- [Ausgangstext]
╭──
Pflicht erfüllt, nun beginnt für die deutsche Mannschaft mit Bundestrainerin Martina Voss-Tecklenburg (mitte) die Vorbereitung auf die WM 2023.
Quelle: reuters/Murad Sezer
Es gehört zu den guten Gepflogenheiten im DFB, dass nach jedem großen Frauen-Turnier wie EM oder WM eine umfassende Analyse erstellt wird. Tatkräftig arbeitet daran Silvia Neid mit, die eine schier unfassbare Titelsammlung als Aktive und Trainerin vorweisen kann. Noch immer ist die 58 Jahre alte Leiterin der Abteilung Scouting erstaunt, wie schnell sich Technik und Taktik verändern, wie stark sich Athletik und Tempo im Frauenfußball verbessern.
Fehleranalyse der EM 2022
Ihre Expertise will auch Bundestrainerin Martina Voss-Tecklenburg nicht missen, auch wenn sie eine völlig andere Form der Mannschaftsführung pflegt. Die 54-Jährige wartet nach eigenem Bekunden mit Spannung auf die Ergebnisse aus der Analyse der EM in England.
Denn ein kleiner, finaler Schritt hat ja gefehlt, um das Turnier mit dem neunten EM-Titel zu krönen. Bei der WM 2023 in Australien und Neuseeland (20. Juli bis 20. August 2023) wieder mindestens das Halbfinale zu erreichen, ist der Anspruch.
Von der Bank kam bei der EM 2022 zu wenig
Intern ist schon ermittelt, dass im EM-Finale gegen England (1:2 nach Verlängerung) der Input der Nachrückerinnen und Einwechselspielerinnen verbesserungsfähig gewesen wäre.
Der Kader soll und muss also in der Breite besser werden. Und deshalb kommt nach der mit dem Sieg über die Türkei gesicherten WM-Qualifikation nun das abschließende Pflichtspiel in Bulgarien (Dienstag, 18.30 Uhr / ARD) wie gerufen.
Voss-Tecklenburg lässt rotieren
"Wir werden nicht nur ein bisschen, sondern viel rotieren", kündigte Voss-Tecklenburg nach der Ankunft in Plovdiv an. Alle Feldspielerinnen, die am Samstag gegen Türkei nicht gespielt hatten, sollen zum Einsatz kommen.
╰──
- [Schriftliche Anweisung A]
Schreibe die Datensätze neu, beginnend mit ihrer ersten Zeile und endend nach der Zeile mit „1.45 meters“. Ersetze dabei „stacked stone base“ durch „flat stone base“ und lass alles andere unverändert.
Ausgangstext und Datensätze stammen aus voneinander unabhängigen Quellen.

- [Bereitgestellte Datensätze]
╭──
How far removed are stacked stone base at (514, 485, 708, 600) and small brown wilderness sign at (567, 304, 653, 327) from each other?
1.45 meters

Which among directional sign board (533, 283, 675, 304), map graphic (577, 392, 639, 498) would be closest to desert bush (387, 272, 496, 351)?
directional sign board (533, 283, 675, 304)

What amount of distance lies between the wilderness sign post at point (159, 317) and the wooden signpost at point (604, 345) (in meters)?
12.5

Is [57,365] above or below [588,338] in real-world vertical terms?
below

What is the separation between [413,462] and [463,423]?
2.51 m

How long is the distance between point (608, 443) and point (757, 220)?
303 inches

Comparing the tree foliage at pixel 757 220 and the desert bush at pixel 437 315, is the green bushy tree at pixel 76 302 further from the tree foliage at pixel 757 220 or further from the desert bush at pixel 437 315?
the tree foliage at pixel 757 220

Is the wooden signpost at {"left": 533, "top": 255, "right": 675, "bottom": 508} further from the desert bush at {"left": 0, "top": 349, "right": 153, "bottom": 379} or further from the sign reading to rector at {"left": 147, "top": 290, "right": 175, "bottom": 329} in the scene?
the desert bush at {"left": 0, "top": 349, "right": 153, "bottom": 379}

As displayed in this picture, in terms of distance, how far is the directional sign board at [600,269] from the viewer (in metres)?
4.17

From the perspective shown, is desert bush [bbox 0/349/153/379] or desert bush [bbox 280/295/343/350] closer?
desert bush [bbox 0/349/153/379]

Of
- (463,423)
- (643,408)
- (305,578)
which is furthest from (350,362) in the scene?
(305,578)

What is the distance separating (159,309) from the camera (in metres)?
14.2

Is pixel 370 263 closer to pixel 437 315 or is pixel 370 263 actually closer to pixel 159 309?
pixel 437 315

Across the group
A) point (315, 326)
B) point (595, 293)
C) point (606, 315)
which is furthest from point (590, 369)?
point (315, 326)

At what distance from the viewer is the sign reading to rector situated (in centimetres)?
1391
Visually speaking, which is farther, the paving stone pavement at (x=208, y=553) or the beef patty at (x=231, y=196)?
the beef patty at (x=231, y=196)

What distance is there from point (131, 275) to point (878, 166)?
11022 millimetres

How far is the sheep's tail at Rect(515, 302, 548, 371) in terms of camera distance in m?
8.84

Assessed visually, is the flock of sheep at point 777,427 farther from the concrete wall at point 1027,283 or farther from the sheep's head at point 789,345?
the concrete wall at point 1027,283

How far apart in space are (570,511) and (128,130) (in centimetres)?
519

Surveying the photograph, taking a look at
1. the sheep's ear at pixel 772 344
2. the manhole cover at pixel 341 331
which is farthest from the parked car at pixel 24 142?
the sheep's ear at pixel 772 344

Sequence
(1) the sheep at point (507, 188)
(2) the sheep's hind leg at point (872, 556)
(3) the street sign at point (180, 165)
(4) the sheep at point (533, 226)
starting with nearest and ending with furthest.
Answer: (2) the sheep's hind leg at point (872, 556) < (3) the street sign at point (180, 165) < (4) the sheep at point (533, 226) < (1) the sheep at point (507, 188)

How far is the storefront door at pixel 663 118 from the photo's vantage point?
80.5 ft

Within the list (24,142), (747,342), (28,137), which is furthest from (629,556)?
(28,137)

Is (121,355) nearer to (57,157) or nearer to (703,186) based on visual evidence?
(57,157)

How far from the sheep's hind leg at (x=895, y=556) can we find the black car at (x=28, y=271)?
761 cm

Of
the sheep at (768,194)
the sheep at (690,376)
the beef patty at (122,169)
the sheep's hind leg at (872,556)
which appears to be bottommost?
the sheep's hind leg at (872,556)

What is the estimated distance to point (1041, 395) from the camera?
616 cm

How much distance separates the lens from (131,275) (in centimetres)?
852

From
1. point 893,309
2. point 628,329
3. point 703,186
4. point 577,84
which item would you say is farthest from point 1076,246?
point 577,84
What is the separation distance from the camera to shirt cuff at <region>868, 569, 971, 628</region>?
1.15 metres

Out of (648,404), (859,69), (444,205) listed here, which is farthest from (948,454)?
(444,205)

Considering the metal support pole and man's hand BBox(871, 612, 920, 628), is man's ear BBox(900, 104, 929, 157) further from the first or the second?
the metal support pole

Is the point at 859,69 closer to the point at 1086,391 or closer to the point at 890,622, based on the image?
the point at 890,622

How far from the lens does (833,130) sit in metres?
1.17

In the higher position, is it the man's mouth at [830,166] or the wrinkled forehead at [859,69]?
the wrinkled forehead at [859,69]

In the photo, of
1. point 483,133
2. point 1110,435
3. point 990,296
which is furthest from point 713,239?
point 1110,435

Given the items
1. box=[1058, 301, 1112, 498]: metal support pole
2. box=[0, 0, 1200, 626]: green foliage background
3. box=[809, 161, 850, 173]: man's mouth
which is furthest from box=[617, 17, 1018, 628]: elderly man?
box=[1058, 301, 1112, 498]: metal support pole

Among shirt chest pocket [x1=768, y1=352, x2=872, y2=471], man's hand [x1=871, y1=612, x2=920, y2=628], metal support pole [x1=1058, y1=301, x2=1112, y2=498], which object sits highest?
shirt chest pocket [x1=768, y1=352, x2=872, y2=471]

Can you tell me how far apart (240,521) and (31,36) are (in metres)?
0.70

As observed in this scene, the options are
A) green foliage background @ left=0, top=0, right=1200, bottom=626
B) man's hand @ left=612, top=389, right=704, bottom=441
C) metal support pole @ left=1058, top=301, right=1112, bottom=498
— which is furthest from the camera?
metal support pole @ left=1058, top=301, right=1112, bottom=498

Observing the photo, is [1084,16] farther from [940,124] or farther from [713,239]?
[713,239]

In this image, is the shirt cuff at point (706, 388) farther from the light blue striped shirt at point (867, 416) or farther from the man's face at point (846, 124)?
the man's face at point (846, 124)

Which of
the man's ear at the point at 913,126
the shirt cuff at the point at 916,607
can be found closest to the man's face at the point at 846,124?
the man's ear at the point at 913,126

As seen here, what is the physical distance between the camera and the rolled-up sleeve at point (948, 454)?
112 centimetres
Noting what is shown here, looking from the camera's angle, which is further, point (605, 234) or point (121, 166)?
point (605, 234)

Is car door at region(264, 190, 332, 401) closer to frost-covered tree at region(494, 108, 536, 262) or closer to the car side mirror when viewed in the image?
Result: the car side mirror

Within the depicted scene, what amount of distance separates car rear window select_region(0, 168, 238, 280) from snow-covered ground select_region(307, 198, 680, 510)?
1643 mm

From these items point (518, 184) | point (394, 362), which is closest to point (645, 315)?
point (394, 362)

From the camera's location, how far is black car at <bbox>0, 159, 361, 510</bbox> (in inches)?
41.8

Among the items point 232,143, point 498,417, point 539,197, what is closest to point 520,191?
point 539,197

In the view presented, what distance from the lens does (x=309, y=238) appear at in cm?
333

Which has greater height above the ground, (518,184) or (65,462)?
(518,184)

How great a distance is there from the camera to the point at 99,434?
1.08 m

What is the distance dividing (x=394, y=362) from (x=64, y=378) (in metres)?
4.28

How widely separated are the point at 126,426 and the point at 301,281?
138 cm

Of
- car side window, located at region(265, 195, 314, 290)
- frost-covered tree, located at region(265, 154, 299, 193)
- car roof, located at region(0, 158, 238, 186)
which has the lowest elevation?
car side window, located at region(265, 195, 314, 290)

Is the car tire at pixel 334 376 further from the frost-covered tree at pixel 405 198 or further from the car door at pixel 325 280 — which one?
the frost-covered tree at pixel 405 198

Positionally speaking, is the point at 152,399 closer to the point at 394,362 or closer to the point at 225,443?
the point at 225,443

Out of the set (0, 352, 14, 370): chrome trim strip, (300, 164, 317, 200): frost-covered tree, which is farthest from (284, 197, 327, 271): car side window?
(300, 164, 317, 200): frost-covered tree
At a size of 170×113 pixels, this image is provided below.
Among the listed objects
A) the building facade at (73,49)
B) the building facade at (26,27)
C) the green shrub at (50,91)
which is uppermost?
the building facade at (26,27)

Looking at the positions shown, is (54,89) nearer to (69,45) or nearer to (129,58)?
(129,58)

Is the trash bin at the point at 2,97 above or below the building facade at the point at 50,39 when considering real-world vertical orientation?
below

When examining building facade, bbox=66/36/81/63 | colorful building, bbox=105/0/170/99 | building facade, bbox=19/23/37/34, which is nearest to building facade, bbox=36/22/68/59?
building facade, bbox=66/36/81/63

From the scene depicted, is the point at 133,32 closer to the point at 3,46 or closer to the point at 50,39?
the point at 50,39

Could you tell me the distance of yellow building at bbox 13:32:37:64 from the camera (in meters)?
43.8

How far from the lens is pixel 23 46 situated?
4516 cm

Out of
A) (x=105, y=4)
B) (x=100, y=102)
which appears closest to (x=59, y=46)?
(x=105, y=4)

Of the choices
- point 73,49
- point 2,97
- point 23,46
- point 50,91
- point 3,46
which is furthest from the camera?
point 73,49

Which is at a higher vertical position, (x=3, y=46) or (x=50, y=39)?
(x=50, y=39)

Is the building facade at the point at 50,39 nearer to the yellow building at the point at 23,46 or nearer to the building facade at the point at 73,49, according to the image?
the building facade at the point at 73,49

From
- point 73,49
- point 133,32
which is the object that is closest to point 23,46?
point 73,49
╰──
- [Schriftliche Anweisung B]
Liste sämtliche Länder auf, die im Ausgangstext genannt werden.

- [Vollständige Ausgabe A]
How far removed are flat stone base at (514, 485, 708, 600) and small brown wilderness sign at (567, 304, 653, 327) from each other?
1.45 meters

- [Vollständige Ausgabe B]
- England
- Australien
- Neuseeland
- Türkei
- Bulgarien